Though the teaching sisters often lived in huts and suffered other hardships, the Order grew. They did not dedicate themselves to teaching solely children, but also set up schools wherein they taught new immigrants how to survive in their new environment.
As the Order expanded, which was formally approved by the Church in 1698, Mother Marguerite passed leadership on to one of the other sisters, and spent her last few years praying and writing her autobiography. On the last day of 1699, one of the young members of her congregation lay dying. Mother Marguerite asked the Lord to take her own life in exchange.
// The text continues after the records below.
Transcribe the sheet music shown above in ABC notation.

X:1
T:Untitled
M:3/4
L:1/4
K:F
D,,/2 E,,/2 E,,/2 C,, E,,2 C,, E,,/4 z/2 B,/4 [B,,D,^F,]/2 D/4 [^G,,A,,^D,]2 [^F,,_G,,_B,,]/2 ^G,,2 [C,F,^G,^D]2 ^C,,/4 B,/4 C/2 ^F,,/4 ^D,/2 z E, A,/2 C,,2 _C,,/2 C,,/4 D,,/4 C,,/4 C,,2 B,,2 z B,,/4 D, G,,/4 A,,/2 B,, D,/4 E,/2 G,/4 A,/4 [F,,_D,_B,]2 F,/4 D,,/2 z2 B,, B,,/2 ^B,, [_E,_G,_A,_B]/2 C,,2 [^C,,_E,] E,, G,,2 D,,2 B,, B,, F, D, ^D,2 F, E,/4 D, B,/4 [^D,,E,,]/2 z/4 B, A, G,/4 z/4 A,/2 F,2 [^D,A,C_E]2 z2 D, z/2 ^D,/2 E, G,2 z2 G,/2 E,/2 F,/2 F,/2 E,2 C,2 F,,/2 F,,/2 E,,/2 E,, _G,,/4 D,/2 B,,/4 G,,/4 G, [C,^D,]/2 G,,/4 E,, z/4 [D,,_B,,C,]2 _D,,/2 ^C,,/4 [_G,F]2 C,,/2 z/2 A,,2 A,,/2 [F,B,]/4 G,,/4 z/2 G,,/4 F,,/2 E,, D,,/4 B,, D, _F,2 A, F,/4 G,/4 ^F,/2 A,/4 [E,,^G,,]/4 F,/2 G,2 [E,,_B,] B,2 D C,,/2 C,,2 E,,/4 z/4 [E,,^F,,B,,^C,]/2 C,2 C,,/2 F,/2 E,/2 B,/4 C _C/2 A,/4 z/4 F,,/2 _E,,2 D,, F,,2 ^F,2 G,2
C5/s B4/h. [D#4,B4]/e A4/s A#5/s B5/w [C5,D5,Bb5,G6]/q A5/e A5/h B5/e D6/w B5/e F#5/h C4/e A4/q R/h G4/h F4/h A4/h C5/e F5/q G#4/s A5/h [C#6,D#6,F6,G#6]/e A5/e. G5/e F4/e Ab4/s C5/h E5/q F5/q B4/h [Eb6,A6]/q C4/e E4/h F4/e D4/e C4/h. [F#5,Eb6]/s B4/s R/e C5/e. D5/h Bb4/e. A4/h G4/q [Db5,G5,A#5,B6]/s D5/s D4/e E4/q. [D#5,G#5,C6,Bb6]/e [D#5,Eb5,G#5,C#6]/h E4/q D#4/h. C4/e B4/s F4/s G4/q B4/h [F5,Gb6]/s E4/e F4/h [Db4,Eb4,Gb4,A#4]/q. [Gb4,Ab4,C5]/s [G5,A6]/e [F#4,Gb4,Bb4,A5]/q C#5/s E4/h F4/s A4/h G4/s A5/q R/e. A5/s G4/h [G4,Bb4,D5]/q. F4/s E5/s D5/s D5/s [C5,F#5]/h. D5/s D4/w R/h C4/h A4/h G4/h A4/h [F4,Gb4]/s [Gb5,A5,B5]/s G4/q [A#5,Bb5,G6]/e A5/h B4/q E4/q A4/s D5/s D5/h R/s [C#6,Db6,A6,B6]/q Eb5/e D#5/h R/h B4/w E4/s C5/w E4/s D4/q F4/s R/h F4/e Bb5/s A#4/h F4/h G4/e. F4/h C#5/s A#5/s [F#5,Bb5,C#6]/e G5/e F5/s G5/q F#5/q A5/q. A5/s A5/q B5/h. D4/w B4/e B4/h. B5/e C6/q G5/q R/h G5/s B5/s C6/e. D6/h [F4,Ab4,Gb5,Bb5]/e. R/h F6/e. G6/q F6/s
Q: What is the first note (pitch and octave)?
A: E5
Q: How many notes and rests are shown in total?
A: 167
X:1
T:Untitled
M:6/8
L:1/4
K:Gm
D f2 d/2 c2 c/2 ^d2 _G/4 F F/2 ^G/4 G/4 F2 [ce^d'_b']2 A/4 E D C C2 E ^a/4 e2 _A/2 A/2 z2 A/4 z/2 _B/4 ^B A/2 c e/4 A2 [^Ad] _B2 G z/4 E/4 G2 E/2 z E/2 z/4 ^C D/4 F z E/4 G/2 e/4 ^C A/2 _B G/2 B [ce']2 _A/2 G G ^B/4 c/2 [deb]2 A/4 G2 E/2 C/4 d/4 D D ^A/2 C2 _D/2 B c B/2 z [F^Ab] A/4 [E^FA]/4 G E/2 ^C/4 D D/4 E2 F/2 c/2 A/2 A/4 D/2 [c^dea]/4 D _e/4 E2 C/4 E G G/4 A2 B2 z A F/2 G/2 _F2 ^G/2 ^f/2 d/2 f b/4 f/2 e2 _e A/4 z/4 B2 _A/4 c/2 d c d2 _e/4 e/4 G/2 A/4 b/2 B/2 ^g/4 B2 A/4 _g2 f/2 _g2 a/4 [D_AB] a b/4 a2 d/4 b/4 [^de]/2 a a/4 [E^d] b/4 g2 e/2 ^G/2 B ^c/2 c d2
By the morning of January 1, 1700, the young sister had recovered and Mother Marguerite had a raging fever.
She suffered for 12 days and on January 12, 1700, after 60 years of blessed labor for our Lord teaching and reaching out to the poor, God called her home. On October 31, 1982, she was canonized a saint by Pope St. John Paul II and became Canada’s first female saint.
We commemorate her feastday on January 12.
(From catholicnewsagency.com, saints.sqpn.com, americancatholic.org and vatican.va/news_services)
(The following prayer is from the Roman Breviary from the Commons for Holy Women ~ ministering to the underprivileged)
“Lord God, You teach us that the Commandments of Heaven are summarized in love of You and love of our neighbor. By following the example of Saint Marguerite in practicing works of charity, may we be counted among the blessed in Your Kingdom.
“Grant this through our Lord Jesus Christ, Your Son, who lives and reigns with You in the unity of the Holy Spirit, one God, for ever and ever. Amen.”